Fort Worth police released the body cam video and dash cam video from seven officers who responded to the deadly shooting of an armed man earlier this month.
The police department released 68 minutes of body camera video on Tuesday showing the June 9th shooting of JaQuavion Slaton and the moments leading up to it.
The videos show several officers searching the vicinity for Slaton. They were walking by the white truck several times until officers realize he was inside the cab. Three of the officers fired shots.
Police say Slanton was a fugitive police who was armed with a handgun and had just run from police during a traffic stop. They say they had him under surveillance and were trying to arrest him on a warrant out of Tyler for aggravated assault with a deadly weapon.
Police say the shot Slanton fired with his gun was a self-inflicted shot to his temple.
Fort Worth Activist Pastor Kyev Tatum saw the extended footage for the first time. He says the seven officers who surrounded Slaton did not give him enough distance to de-escalate the situation.
“Why do you hit the hood? Why do you hit the window? Why do you break the window?” Tatum said. “That creates more tension.”
FOX 4 watched each video and counted 12 to 13 seconds from the time police gave the first command to the moment the first shot was fired. Tatum says police acted too quickly.
Calm the situation down,” he said. “And say ‘You are surrounded. Throw your hands up and come out of the vehicle.”
But Manny Ramirez, president of the Fort Worth Police Officers Association, says Slaton’s overt action 12 to 14 seconds after police gave commands ended the window of de-escalation or opportunity to de-escalate.
“Is that enough time to, in your brain, formulate a plan and say we should step back? Is that enough time before the suspect presented his weapon?” Ramirez said. “And that point, that’s whenever they were forced to take action.”

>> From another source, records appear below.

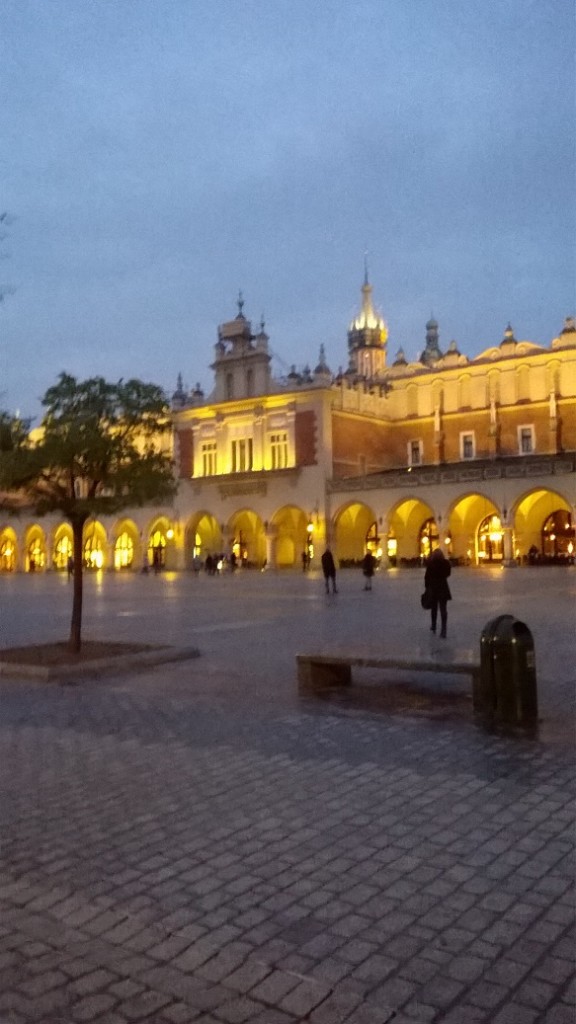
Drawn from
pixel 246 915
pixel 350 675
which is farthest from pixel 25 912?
pixel 350 675

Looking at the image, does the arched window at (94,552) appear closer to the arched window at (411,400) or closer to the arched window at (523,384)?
the arched window at (411,400)

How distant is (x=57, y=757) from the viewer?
6367 millimetres

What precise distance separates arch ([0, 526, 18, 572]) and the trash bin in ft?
200

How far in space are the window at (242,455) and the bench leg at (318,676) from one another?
43923 millimetres

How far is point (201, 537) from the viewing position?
58062 millimetres

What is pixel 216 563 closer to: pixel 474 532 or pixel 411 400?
pixel 474 532

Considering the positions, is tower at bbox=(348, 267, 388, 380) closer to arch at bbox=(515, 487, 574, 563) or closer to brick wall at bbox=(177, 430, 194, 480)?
brick wall at bbox=(177, 430, 194, 480)

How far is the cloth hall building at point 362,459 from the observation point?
46.2 m

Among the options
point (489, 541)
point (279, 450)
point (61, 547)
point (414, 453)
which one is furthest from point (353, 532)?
point (61, 547)

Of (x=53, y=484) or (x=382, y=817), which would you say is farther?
(x=53, y=484)

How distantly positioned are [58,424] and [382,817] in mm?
8550

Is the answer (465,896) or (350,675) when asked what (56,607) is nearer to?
(350,675)

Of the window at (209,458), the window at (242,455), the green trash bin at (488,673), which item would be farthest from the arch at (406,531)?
the green trash bin at (488,673)

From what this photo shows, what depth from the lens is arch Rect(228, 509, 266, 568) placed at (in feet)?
176
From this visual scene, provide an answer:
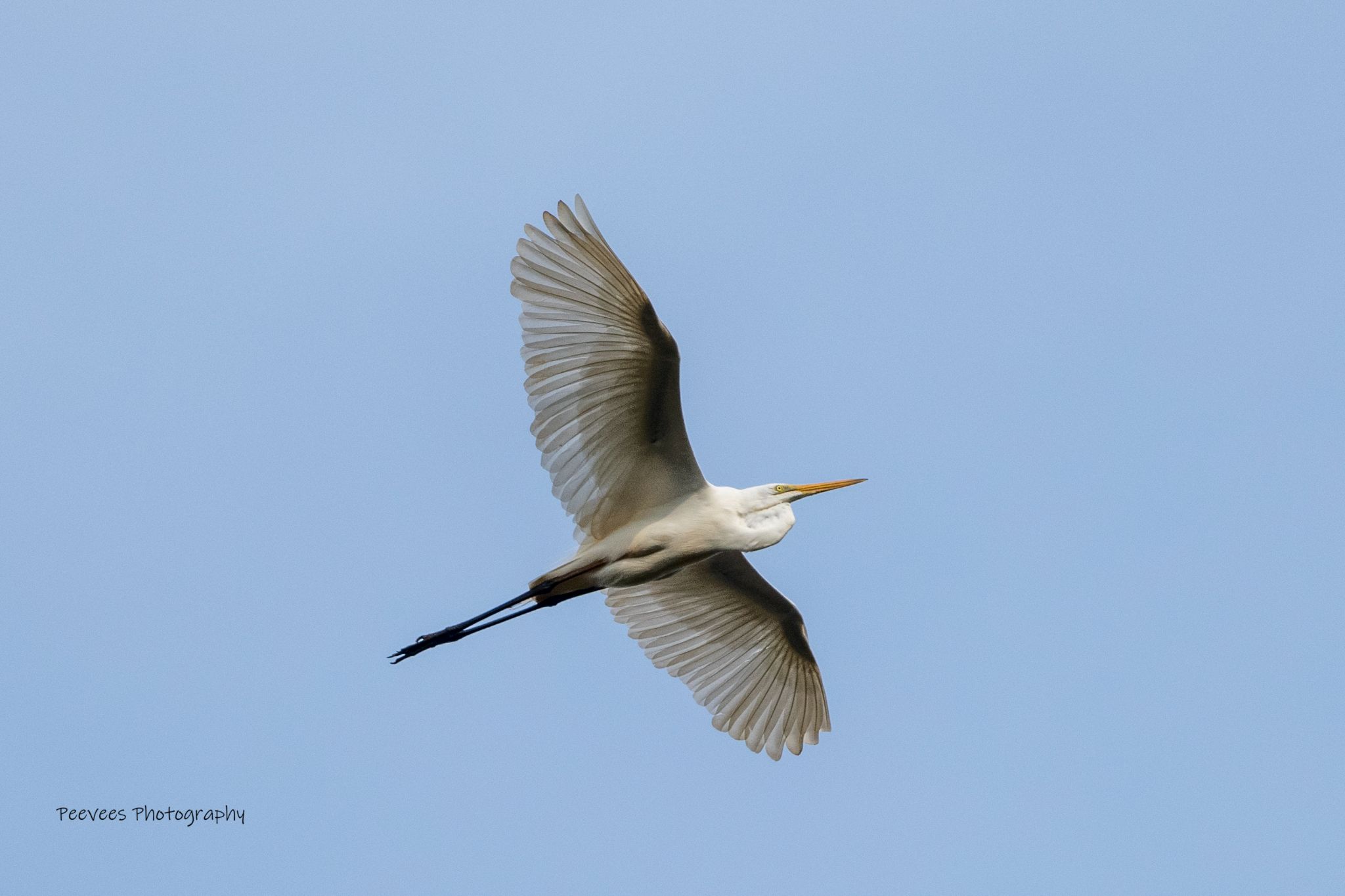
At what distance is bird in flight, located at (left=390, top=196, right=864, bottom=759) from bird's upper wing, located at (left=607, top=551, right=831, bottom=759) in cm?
1

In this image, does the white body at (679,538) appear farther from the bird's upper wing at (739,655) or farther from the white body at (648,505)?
the bird's upper wing at (739,655)

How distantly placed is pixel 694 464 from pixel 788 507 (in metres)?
0.76

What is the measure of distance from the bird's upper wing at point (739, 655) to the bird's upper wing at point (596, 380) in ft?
3.93

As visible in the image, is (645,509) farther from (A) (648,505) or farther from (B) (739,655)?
(B) (739,655)

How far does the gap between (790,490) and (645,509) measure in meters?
0.98

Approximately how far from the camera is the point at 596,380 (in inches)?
331

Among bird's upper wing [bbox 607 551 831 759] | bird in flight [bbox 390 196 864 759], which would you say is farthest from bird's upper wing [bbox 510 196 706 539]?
bird's upper wing [bbox 607 551 831 759]

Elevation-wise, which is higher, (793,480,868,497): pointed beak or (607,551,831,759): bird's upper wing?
(793,480,868,497): pointed beak

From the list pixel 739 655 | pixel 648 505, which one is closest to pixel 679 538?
pixel 648 505

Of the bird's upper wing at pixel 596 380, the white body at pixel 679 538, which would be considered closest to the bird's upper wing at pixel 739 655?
the white body at pixel 679 538

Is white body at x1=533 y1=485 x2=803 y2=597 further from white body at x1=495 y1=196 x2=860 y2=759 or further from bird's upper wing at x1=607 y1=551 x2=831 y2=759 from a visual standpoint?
bird's upper wing at x1=607 y1=551 x2=831 y2=759

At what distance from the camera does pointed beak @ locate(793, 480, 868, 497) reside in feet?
31.1

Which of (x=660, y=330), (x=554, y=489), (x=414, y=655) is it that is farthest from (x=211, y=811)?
(x=660, y=330)

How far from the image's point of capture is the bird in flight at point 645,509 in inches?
318
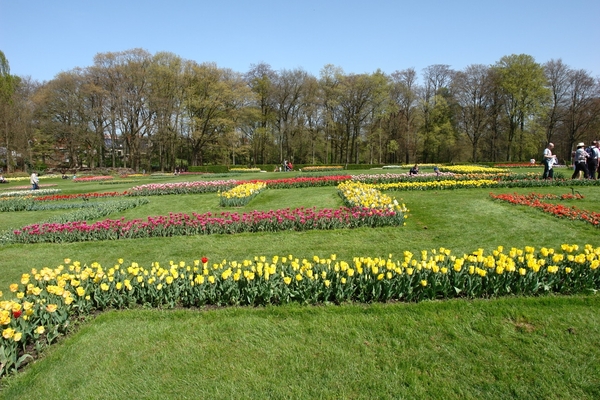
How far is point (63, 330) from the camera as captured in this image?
3709 millimetres

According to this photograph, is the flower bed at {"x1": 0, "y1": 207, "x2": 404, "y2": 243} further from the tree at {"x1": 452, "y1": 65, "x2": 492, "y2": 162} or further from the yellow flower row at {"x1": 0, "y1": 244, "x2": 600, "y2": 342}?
the tree at {"x1": 452, "y1": 65, "x2": 492, "y2": 162}

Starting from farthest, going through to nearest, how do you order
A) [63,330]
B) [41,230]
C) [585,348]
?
[41,230] → [63,330] → [585,348]

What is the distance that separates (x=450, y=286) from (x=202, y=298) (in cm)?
295

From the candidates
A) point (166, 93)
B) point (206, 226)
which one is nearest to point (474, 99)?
point (166, 93)

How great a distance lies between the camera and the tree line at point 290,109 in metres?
40.8

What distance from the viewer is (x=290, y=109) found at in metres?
50.5

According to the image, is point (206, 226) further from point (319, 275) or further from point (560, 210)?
point (560, 210)

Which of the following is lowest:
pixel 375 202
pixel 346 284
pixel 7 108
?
pixel 346 284

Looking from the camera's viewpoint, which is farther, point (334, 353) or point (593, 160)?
point (593, 160)

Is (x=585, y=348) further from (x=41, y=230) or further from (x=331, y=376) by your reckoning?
(x=41, y=230)

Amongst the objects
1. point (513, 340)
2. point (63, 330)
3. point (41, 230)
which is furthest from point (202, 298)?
point (41, 230)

In the moments after the shooting, an officer yells to cease fire. About 25 seconds later, one officer noticed Slaton wasn’t moving, but some of their weapons stay drawn towards the vehicle for the next few minutes.
“Your adrenaline is going to be very, very high,” Ramirez said. “At the end of the day, these officers are having to analyze… having to figure out if the threat is neutralized. If that suspect is going to raise that gun again. I mean they don’t know that, and it takes time to figure that out.”
No officers involved have been disciplined by the department or criminally charged, but Tatum claims they should be held responsible for Slaton’s death.
“We want every one of their names,” he said.
Ramirez says he hopes that releasing the extended body camera videos gives the community the complete picture they were hoping for.
“I think the Fort Worth Police Department, for transparency’s sake, I think they’ve been more transparent in this case than they’ve been in history,” he said.
Slaton died of multiple gunshot wounds. The three officers who fired their weapons are on administrative leave.